Relativity Media is apparently dying to get into the Multi-Channel Network business. So much so that less than a month after their attempt to outbid Disney for Maker Studios fell flat the Hollywood studio is courting a new MCN. AdAge reports that Relativity has been making acquisition overtures to Fullscreen, currently the largest independent MCN in operation.
Exact numbers aren’t yet available, but Relativity offered Maker nearly $500 million in cash and stock options and another $75 million in bonuses for key executives. Fullscreen, like Maker, is a heavyweight MCN that has been consistently adding value. Most recently, as Tubegeeks reported, the network signed YouTube superstar Grace Helbig and helped to land a 13 episode TV deal for the Fine Brothers. Given the scale of Fullscreen’s operations and the depth of their talent pool it’s likely that Relativity will be making another Maker sized offer.

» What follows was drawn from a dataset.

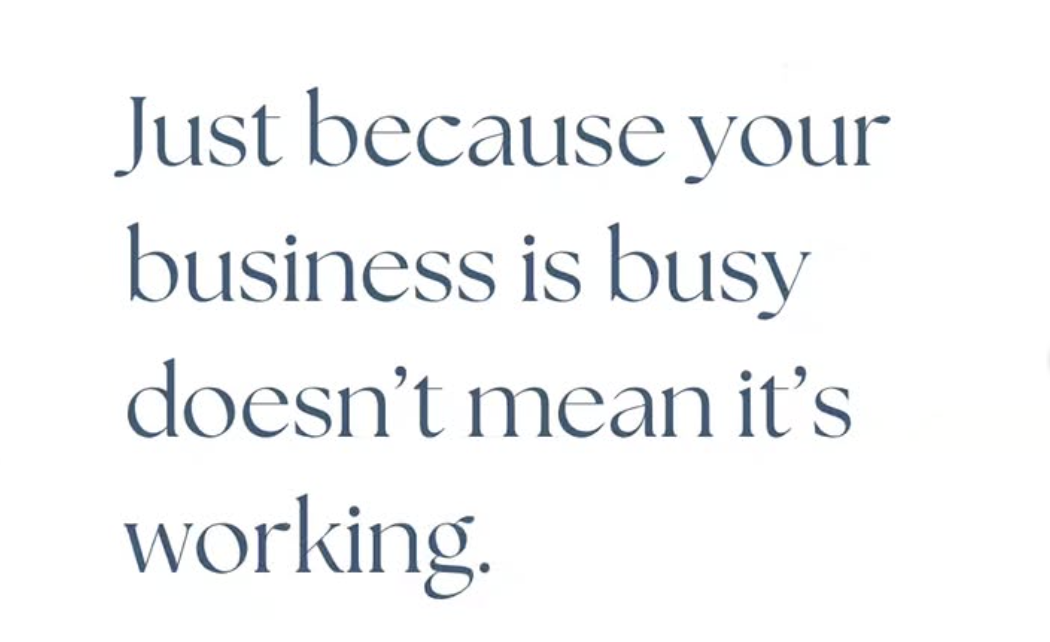 Just Because Your Business Is Busy Doesn’t Mean It’s Working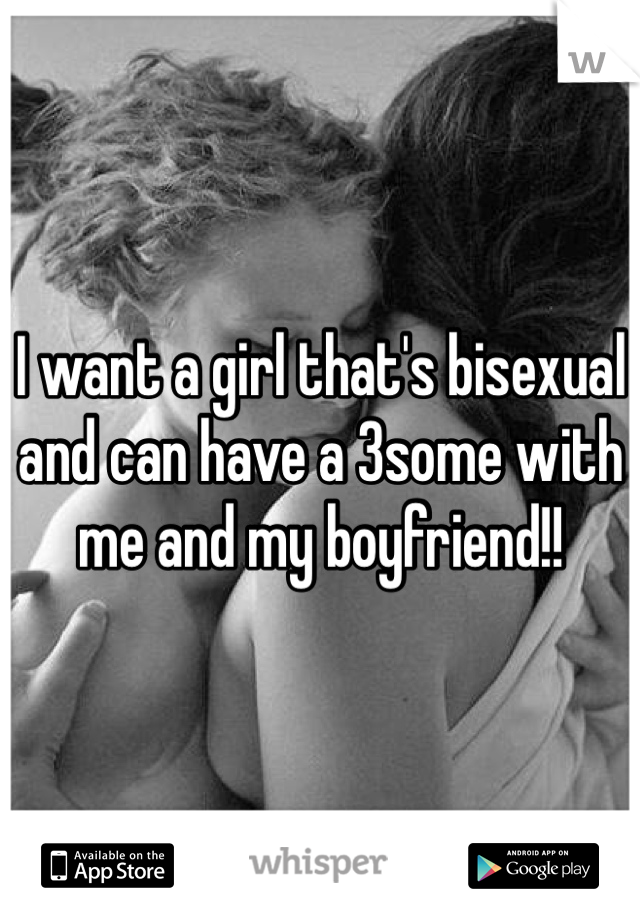 I want a girl that's bisexual and can have a 3some with me and my boyfriend!!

Relativity’s interest in acquiring a multi-channel network of its own is part of a larger trend playing out across the online video ecosystem. The MCN landscape, which exploded over the last five years as digital content creation became more lucrative, has entered a period of contraction. Beginning with larger MCN’s acquiring or merging with smaller networks those same large networks are now being snapped up by Hollywood studios. Maker and Fullscreen are only the latest to be wooed by traditional media giants. Last year saw AwesomenessTV join DreamWorks Studios and Revision3 join Discovery Digital.

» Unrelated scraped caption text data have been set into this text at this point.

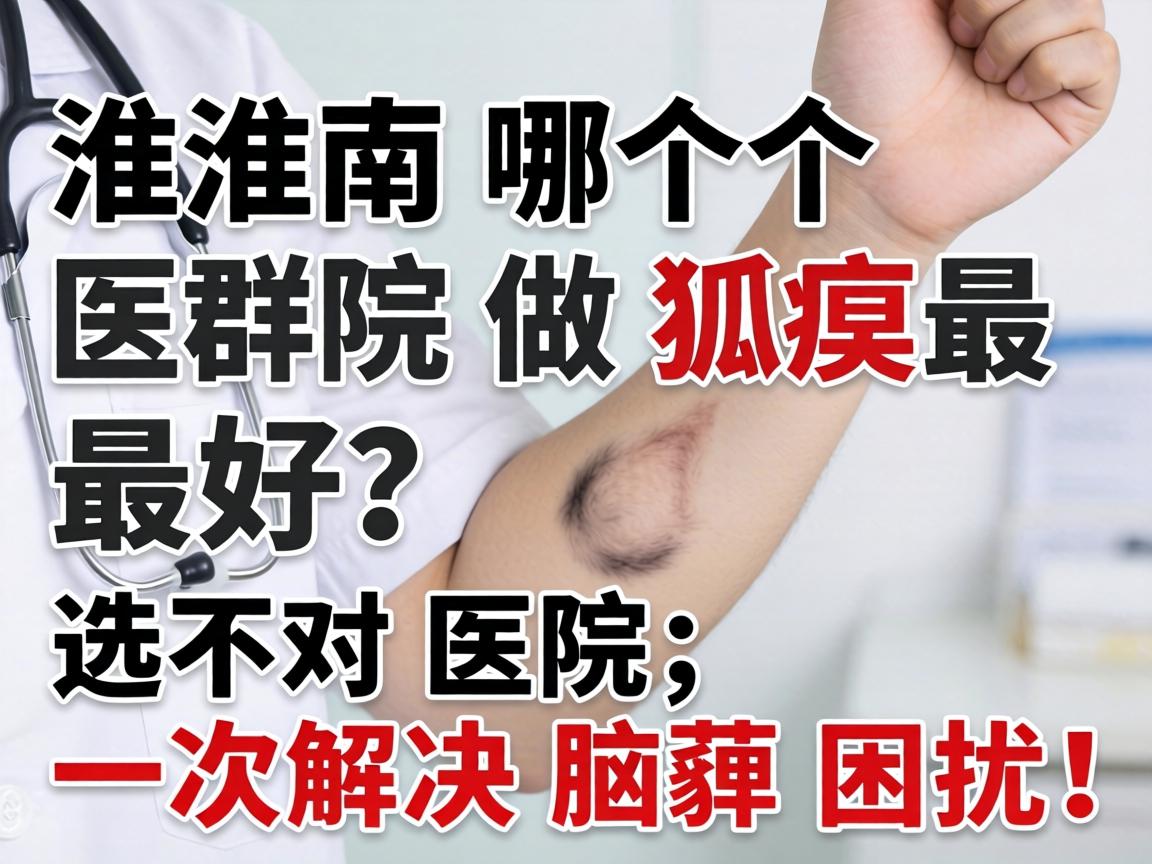 淮南哪个医院做狐臭最好?选对医院,一次解决腋臭困扰! 淮南哪个医院做狐臭最好?选对医院,一次解决腋臭困扰!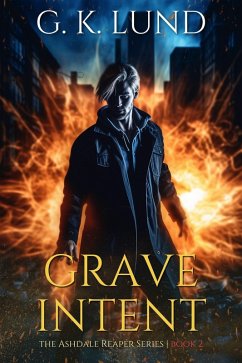 Grave Intent (The Ashdale Reaper Series, #2) (eBook, ePUB) - Lund, G. K.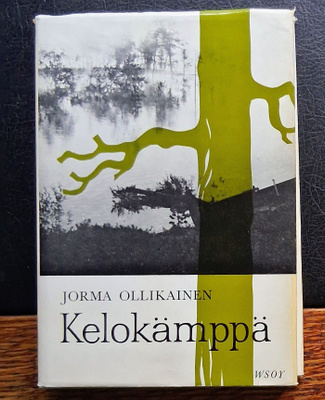 Ollikainen: Kelokämppä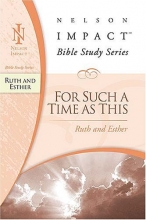 Cover art for Ruth and Esther: Nelson Impact Bible Study Guide Series (For Such A Time As This)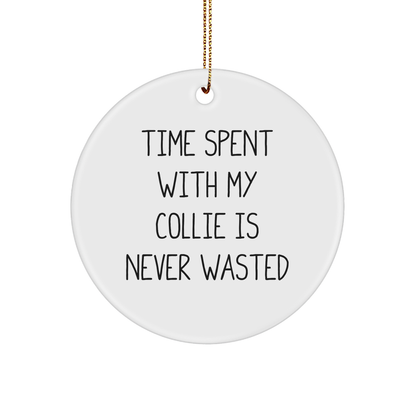 Collie Dog Quotes Gifts from Friends for Women Christmas Circle Ornament, 'Time Spent With My Collie Is Never Wasted', Inspirational, Funny, Cute, Gifts for Collie Dog Lovers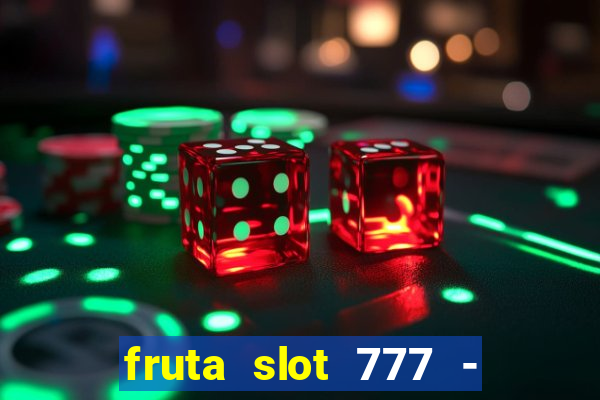 fruta slot 777 - mega jackpot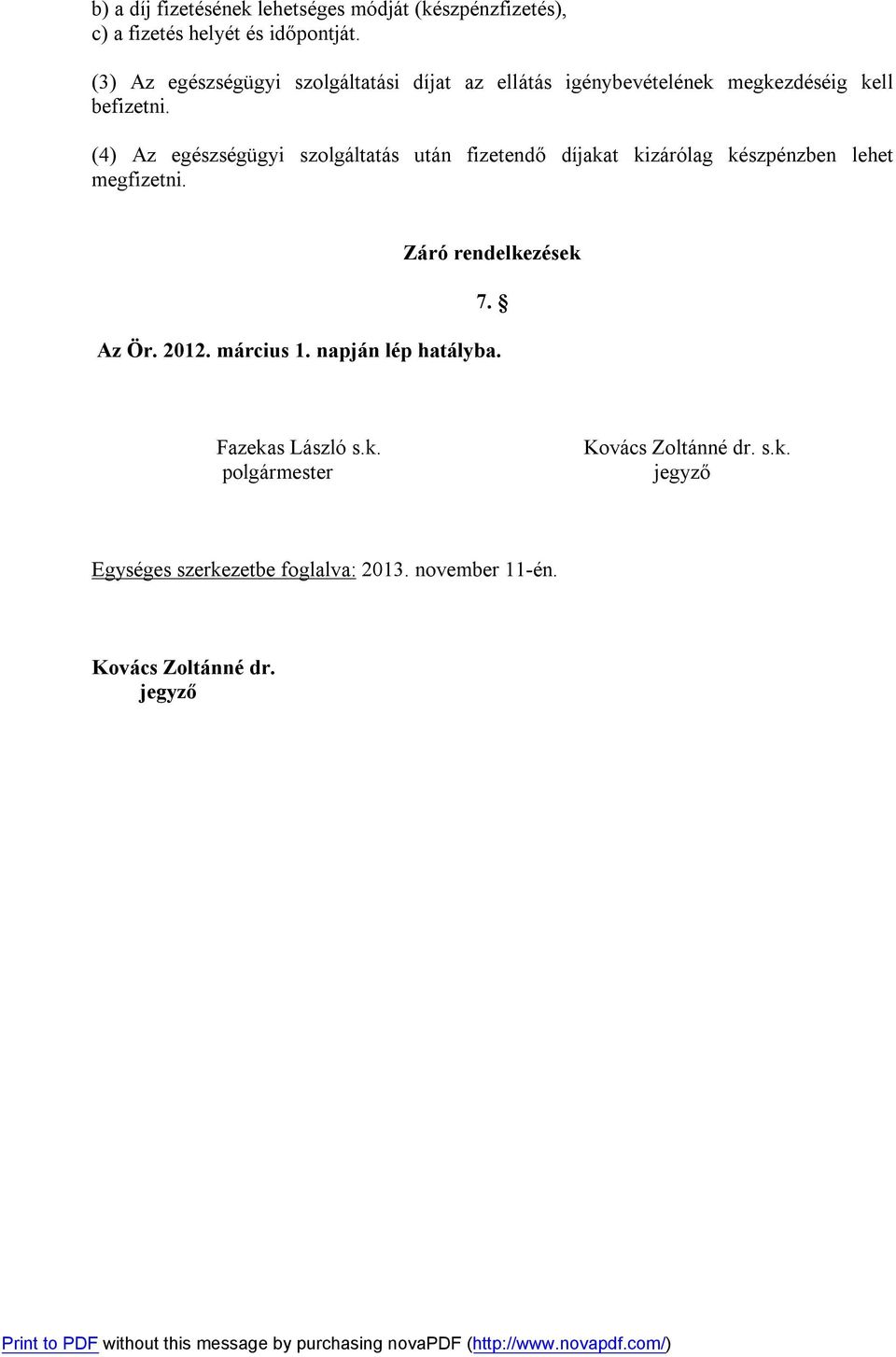 (4) Az egészségügyi szolgáltatás után fizetendő díjakat kizárólag készpénzben lehet megfizetni. Záró rendelkezések 7. Az Ör.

Mainstream media brands and Hollywood studios are enamored of the massive reach of multi-channel networks. The ability to produce and distribute content with relatively low overhead to an audience of millions is obviously alluring to major studios used to operating in the more costly realms of television and film. On the other hand MCN’s, once glowingly described as the future of Hollywood, have struggled to become profitable.
The multi-channel network model relies almost exclusively on ad revenue. Because the online video industry as a whole relies almost exclusively on a single platform, YouTube, to distribute content, networks are at the mercy of Google’s fairly ungenerous 45/55 revenue split. Left to haggle with their creator partners over their share of the remaining 55%, networks have turned to a hodgepodge of brand deals and merchandising to make ends meet. There can be little doubt that the idea of tapping in to more traditionally monetized distribution platforms through major Hollywood partnerships would provide MCNs and their partners with the stability that the current model lacks.